Поодаль неподвижно сидел на большом сером камне Мулельге. Четкий контур лица и рук Мулельге был недвижим, Мулельге глядел вперед, туда, где было что-то черно-сиреневое. В этом черно-сиреневом можно было сейчас только еще угадать линию слияния океана с горизонтом.
— Где достали автофургоны? — спросил Кронго, чувствуя, как ботинки слабо увязают во влажном песке, а рассеянные во множестве пустые раковины легко чиркают по подошвам.
Так получилось, что утренние купания стали массовым дополнительным капризом всех лошадей, они с нетерпением ждали выездов по четвергам, и отменить купания было уже нельзя.
— Душ Сантуш… — не повернувшись к Кронго, сказал Мулельге.
Эту кажущуюся непочтительность, короткое «Душ Сантуш» вместо полного ответа Кронго как бы не заметил. Сейчас, в хрупкой тишине предутреннего берега, он признавал право Мулельге сидеть неподвижно и глядеть в океан. Если бы Мулельге поступил по-другому, это показалось бы Кронго странным. В сумерках у воды долго, насколько хватало глаз, темнели силуэты лошадей. Они были неподвижны. Смутно угадывались лишь морды, спины, ноги. Легкий всплеск от копыта разломал тишину, вслед за этим кто-то фыркнул, вздохнул, снова все стихло. Лошади заходили в спокойную гладь сами, когда и где вздумается. Камни и мокрый ночной песок поглощали все звуки. Рассвет всегда, неизменно должен был наступать после того, как последняя лошадь, сойдя с автофургона, успевала привыкнуть к океану.
— Шесть автофургонов обычных… — Мулельге чуть шевельнулся, разглядывая линию горизонта. — Седьмой для скота.
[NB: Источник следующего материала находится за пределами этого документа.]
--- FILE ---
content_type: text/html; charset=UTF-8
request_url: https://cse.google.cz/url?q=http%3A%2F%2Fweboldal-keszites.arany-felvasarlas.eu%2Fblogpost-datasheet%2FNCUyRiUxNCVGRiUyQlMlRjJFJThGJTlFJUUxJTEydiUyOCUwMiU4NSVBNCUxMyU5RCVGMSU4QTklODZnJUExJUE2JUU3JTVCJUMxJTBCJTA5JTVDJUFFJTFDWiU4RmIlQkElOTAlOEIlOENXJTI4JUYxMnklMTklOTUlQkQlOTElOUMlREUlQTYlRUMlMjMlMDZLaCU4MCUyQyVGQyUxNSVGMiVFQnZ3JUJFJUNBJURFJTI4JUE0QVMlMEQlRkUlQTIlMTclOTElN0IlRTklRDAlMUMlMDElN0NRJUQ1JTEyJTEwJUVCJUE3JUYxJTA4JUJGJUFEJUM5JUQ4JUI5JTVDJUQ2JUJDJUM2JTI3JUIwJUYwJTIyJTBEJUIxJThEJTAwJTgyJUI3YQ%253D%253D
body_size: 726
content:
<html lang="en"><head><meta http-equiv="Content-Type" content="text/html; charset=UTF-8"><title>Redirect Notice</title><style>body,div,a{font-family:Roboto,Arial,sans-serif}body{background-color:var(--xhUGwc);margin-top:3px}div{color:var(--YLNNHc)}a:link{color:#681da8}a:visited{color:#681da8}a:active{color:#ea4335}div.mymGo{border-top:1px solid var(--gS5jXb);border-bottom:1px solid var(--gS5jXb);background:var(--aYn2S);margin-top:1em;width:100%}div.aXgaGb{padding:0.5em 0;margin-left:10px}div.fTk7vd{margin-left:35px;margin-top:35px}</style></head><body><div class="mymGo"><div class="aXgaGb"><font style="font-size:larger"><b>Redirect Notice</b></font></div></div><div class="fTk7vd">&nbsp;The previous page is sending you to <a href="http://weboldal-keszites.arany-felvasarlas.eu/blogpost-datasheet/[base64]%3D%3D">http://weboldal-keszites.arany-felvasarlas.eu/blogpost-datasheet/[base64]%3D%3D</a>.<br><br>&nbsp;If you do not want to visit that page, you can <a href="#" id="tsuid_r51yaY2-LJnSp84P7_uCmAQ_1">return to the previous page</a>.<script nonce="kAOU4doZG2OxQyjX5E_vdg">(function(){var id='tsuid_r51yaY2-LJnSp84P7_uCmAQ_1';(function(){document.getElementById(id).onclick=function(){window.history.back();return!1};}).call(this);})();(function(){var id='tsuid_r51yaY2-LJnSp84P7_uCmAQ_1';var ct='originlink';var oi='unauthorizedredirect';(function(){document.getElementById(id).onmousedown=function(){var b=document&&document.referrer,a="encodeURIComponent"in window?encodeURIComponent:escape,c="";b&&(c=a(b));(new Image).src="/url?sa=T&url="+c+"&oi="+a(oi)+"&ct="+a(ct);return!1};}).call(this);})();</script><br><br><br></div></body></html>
Одна из лошадей, стоящая ближе, опустила голову, беззвучно тронула губами воду, будто пробуя, осторожно шагнула. Кронго узнал Мирабель, третью по резвости лошадь рысистой конюшни. Ее гнедая масть была неразличима в сумерках, но неизвестно откуда появившийся розово-сиреневый фон горизонта вдруг обрисовал контур маленького аккуратного тела, короткого, но с чистыми линиями. Достоинства этих линий были понятны Кронго. Он медленно пошел вдоль берега, замечая сидящих на камнях конюхов, лошадей, то стоящих у кромки песка, то зашедших в воду по самые бабки, темные пятна автофургонов, серебрящиеся в темноте островки прибрежной травы. Здесь была элита, взрослые лошади, как раз те, что уже начинали показывать характер. Человек был готов отдать лошади все, лишь бы она показала себя на дорожке, и лошадь всегда чувствовала это. Будучи послушной его руке на дистанции, она потом требовала взамен стократного послушания. Она как будто чувствовала, что, как бы непомерны ни были ее капризы, капризы хорошей резвой лошади, человек всегда смирится с ними — во имя рабочих качеств. Мирабель, всегда ровно и чисто работавшая на дорожке, вне ее была злым, мелочно-мстительным, обидчивым и желчным существом. Она постоянно норовила укусить конюха, незаметно сделать ему больно, в самый неожиданный момент прижать к стенке денника. Однажды из-за этого она сломала два ребра тихому Амайо, который всегда терпеливо и заботливо ухаживал за ней. Но стоило Кронго и второму конюху после этого на нее накричать, а потом лишить лакомства (о том, чтобы тронуть призовую лошадь, не могло быть и речи), Мирабель сникла, завяла, стала пугливой. Несколько испытаний подряд она приходила в заезде последней. Стало ясно, что может пропасть одна из лучших лошадей. Она не признавала других конюхов, и спасти ее для дорожки удалось, лишь вернув в денник забинтованного Амайо.